> _WHAT NEEDS TO BE DONE_:
Rewrite the material starting at the line containing "Arrange the items" and ending at its last line, keeping every line, with each coordinate in the answers raised by 117 and the rest unchanged.
--------------------------------------------------
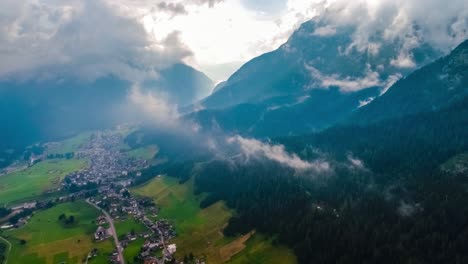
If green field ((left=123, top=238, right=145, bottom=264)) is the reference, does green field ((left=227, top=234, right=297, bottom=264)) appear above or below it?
below

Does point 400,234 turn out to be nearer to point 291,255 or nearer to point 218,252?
point 291,255

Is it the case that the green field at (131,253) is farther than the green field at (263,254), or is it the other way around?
the green field at (131,253)

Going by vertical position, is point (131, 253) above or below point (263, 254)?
above

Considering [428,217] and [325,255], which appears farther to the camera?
[428,217]

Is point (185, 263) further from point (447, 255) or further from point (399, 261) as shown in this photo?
point (447, 255)

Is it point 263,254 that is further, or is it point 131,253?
point 131,253

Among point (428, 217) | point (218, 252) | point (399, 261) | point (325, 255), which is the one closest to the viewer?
point (399, 261)

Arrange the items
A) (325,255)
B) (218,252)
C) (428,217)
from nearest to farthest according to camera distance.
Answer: (325,255) < (428,217) < (218,252)

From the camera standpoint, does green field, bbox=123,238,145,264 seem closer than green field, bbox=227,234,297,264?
No

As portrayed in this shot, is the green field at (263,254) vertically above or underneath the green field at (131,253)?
underneath

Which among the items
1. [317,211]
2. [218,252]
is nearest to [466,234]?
[317,211]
--------------------------------------------------
> _COMPLETE OUTPUT_:
Arrange the items
A) (325,255)
B) (218,252)
C) (428,217)
from nearest to farthest according to camera distance.
Answer: (442,372) < (545,334) < (335,369)

From the camera standpoint, does green field, bbox=123,238,145,264 seem closer than green field, bbox=227,234,297,264?
No

As portrayed in this shot, is the green field at (263,254) vertically above or underneath the green field at (131,253)?
underneath

Which among the items
1. [317,211]
2. [218,252]
is nearest to [466,234]?
[434,328]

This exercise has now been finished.